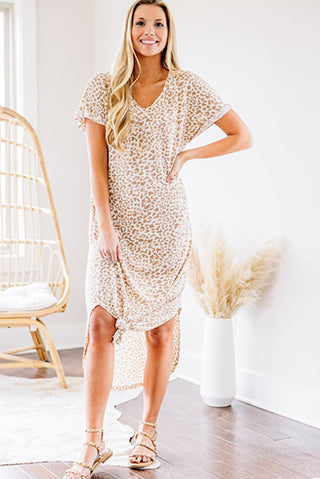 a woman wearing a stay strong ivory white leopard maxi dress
==
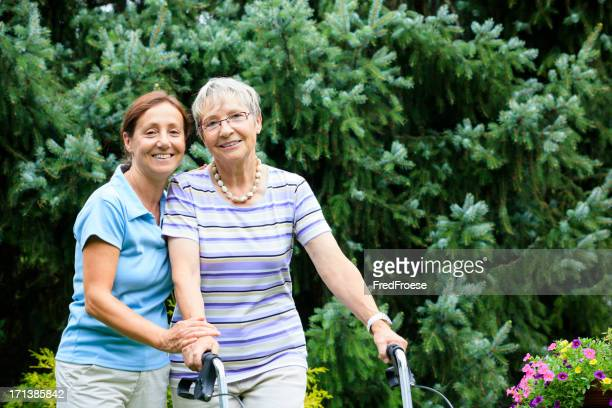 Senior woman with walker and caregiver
--
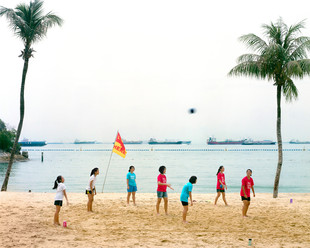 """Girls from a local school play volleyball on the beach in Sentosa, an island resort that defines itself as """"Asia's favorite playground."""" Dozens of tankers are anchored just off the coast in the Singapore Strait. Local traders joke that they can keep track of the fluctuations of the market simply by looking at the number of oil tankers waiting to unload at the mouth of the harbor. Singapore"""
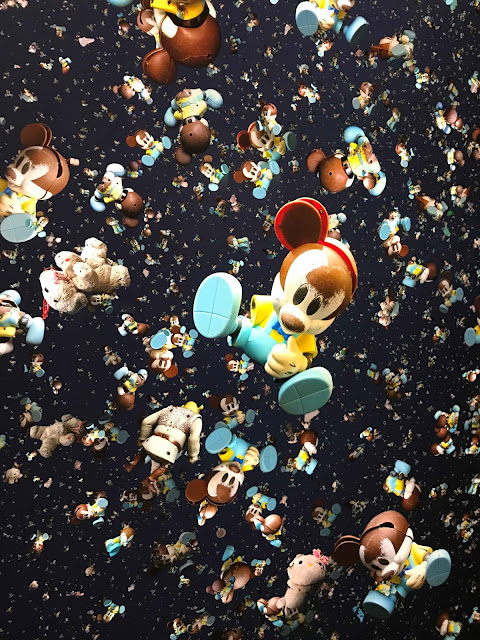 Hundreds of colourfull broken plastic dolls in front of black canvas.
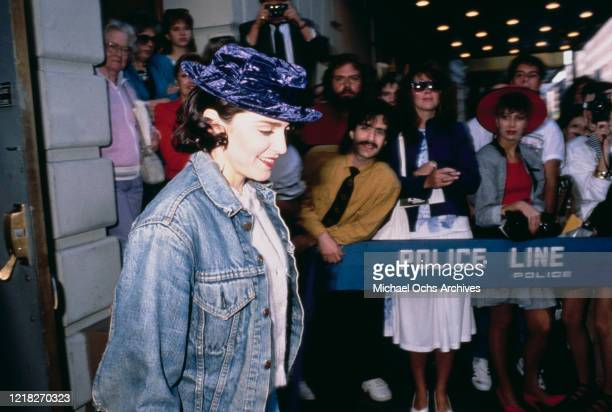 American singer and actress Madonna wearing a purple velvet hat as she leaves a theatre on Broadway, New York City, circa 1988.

**What is being asked**
In the records above, copy exactly everything from the line that has "Hundreds of colourfull" down to the line that has "American singer and", both ends included, and leave out the pictures.

**Answer to the exercise**
 Hundreds of colourfull broken plastic dolls in front of black canvas.
 American singer and actress Madonna wearing a purple velvet hat as she leaves a theatre on Broadway, New York City, circa 1988.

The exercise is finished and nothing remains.